What you need to do: Please copy everything from the start of the entries down to the line containing "161L142 189L161 199H208L232", both ends included, character for character, and leave the pictures out of your answer.

Stored records:
◆ ◆ ◆

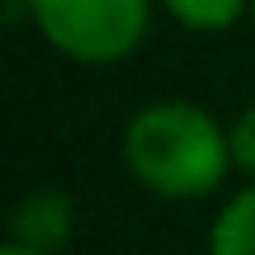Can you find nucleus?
I'll return each instance as SVG.
<instances>
[{
  "label": "nucleus",
  "mask_w": 255,
  "mask_h": 255,
  "mask_svg": "<svg viewBox=\"0 0 255 255\" xmlns=\"http://www.w3.org/2000/svg\"><path fill=\"white\" fill-rule=\"evenodd\" d=\"M123 161L142 189L161 199H208L232 165V132L203 104L161 100L132 114Z\"/></svg>",
  "instance_id": "nucleus-1"
},
{
  "label": "nucleus",
  "mask_w": 255,
  "mask_h": 255,
  "mask_svg": "<svg viewBox=\"0 0 255 255\" xmlns=\"http://www.w3.org/2000/svg\"><path fill=\"white\" fill-rule=\"evenodd\" d=\"M28 19L62 57L104 66L137 52L151 28V0H28Z\"/></svg>",
  "instance_id": "nucleus-2"
},
{
  "label": "nucleus",
  "mask_w": 255,
  "mask_h": 255,
  "mask_svg": "<svg viewBox=\"0 0 255 255\" xmlns=\"http://www.w3.org/2000/svg\"><path fill=\"white\" fill-rule=\"evenodd\" d=\"M71 227H76L71 194L33 189V194H24V203H19L14 218H9V241H19V246H28V251H43V255H57L71 241Z\"/></svg>",
  "instance_id": "nucleus-3"
},
{
  "label": "nucleus",
  "mask_w": 255,
  "mask_h": 255,
  "mask_svg": "<svg viewBox=\"0 0 255 255\" xmlns=\"http://www.w3.org/2000/svg\"><path fill=\"white\" fill-rule=\"evenodd\" d=\"M208 255H255V184L232 194L208 232Z\"/></svg>",
  "instance_id": "nucleus-4"
},
{
  "label": "nucleus",
  "mask_w": 255,
  "mask_h": 255,
  "mask_svg": "<svg viewBox=\"0 0 255 255\" xmlns=\"http://www.w3.org/2000/svg\"><path fill=\"white\" fill-rule=\"evenodd\" d=\"M161 5L194 33H222L251 9V0H161Z\"/></svg>",
  "instance_id": "nucleus-5"
},
{
  "label": "nucleus",
  "mask_w": 255,
  "mask_h": 255,
  "mask_svg": "<svg viewBox=\"0 0 255 255\" xmlns=\"http://www.w3.org/2000/svg\"><path fill=\"white\" fill-rule=\"evenodd\" d=\"M232 165H241L255 180V104L241 109V119L232 123Z\"/></svg>",
  "instance_id": "nucleus-6"
},
{
  "label": "nucleus",
  "mask_w": 255,
  "mask_h": 255,
  "mask_svg": "<svg viewBox=\"0 0 255 255\" xmlns=\"http://www.w3.org/2000/svg\"><path fill=\"white\" fill-rule=\"evenodd\" d=\"M0 255H43V251H28V246H19V241H9V246L0 251Z\"/></svg>",
  "instance_id": "nucleus-7"
},
{
  "label": "nucleus",
  "mask_w": 255,
  "mask_h": 255,
  "mask_svg": "<svg viewBox=\"0 0 255 255\" xmlns=\"http://www.w3.org/2000/svg\"><path fill=\"white\" fill-rule=\"evenodd\" d=\"M251 14H255V0H251Z\"/></svg>",
  "instance_id": "nucleus-8"
}]
</instances>
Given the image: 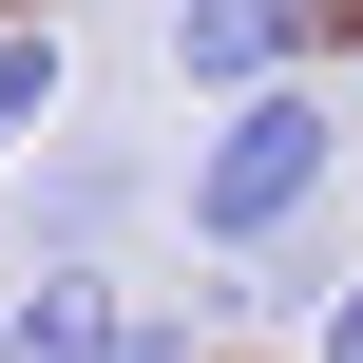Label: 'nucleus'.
<instances>
[{
    "instance_id": "obj_8",
    "label": "nucleus",
    "mask_w": 363,
    "mask_h": 363,
    "mask_svg": "<svg viewBox=\"0 0 363 363\" xmlns=\"http://www.w3.org/2000/svg\"><path fill=\"white\" fill-rule=\"evenodd\" d=\"M345 38H363V0H345Z\"/></svg>"
},
{
    "instance_id": "obj_5",
    "label": "nucleus",
    "mask_w": 363,
    "mask_h": 363,
    "mask_svg": "<svg viewBox=\"0 0 363 363\" xmlns=\"http://www.w3.org/2000/svg\"><path fill=\"white\" fill-rule=\"evenodd\" d=\"M115 211H134V172H115V153H38V191H19V230H38V268H77V249H96Z\"/></svg>"
},
{
    "instance_id": "obj_4",
    "label": "nucleus",
    "mask_w": 363,
    "mask_h": 363,
    "mask_svg": "<svg viewBox=\"0 0 363 363\" xmlns=\"http://www.w3.org/2000/svg\"><path fill=\"white\" fill-rule=\"evenodd\" d=\"M57 96H77V38H57V0H0V172L57 134Z\"/></svg>"
},
{
    "instance_id": "obj_7",
    "label": "nucleus",
    "mask_w": 363,
    "mask_h": 363,
    "mask_svg": "<svg viewBox=\"0 0 363 363\" xmlns=\"http://www.w3.org/2000/svg\"><path fill=\"white\" fill-rule=\"evenodd\" d=\"M306 363H363V268H325V306H306Z\"/></svg>"
},
{
    "instance_id": "obj_2",
    "label": "nucleus",
    "mask_w": 363,
    "mask_h": 363,
    "mask_svg": "<svg viewBox=\"0 0 363 363\" xmlns=\"http://www.w3.org/2000/svg\"><path fill=\"white\" fill-rule=\"evenodd\" d=\"M345 38V0H172V77L191 96H249V77H306Z\"/></svg>"
},
{
    "instance_id": "obj_6",
    "label": "nucleus",
    "mask_w": 363,
    "mask_h": 363,
    "mask_svg": "<svg viewBox=\"0 0 363 363\" xmlns=\"http://www.w3.org/2000/svg\"><path fill=\"white\" fill-rule=\"evenodd\" d=\"M115 363H211V306H115Z\"/></svg>"
},
{
    "instance_id": "obj_3",
    "label": "nucleus",
    "mask_w": 363,
    "mask_h": 363,
    "mask_svg": "<svg viewBox=\"0 0 363 363\" xmlns=\"http://www.w3.org/2000/svg\"><path fill=\"white\" fill-rule=\"evenodd\" d=\"M115 268L77 249V268H19V306H0V363H115Z\"/></svg>"
},
{
    "instance_id": "obj_9",
    "label": "nucleus",
    "mask_w": 363,
    "mask_h": 363,
    "mask_svg": "<svg viewBox=\"0 0 363 363\" xmlns=\"http://www.w3.org/2000/svg\"><path fill=\"white\" fill-rule=\"evenodd\" d=\"M211 363H230V345H211Z\"/></svg>"
},
{
    "instance_id": "obj_1",
    "label": "nucleus",
    "mask_w": 363,
    "mask_h": 363,
    "mask_svg": "<svg viewBox=\"0 0 363 363\" xmlns=\"http://www.w3.org/2000/svg\"><path fill=\"white\" fill-rule=\"evenodd\" d=\"M325 172H345V96H325V57L306 77H249V96H211V134H191V172H172V211H191V249H287L306 211H325Z\"/></svg>"
}]
</instances>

◆ ◆ ◆

Correct output:
Can you find nucleus?
I'll return each instance as SVG.
<instances>
[{
  "label": "nucleus",
  "mask_w": 255,
  "mask_h": 255,
  "mask_svg": "<svg viewBox=\"0 0 255 255\" xmlns=\"http://www.w3.org/2000/svg\"><path fill=\"white\" fill-rule=\"evenodd\" d=\"M123 161L142 189L161 199H208L232 165V132L203 104L161 100L132 114Z\"/></svg>",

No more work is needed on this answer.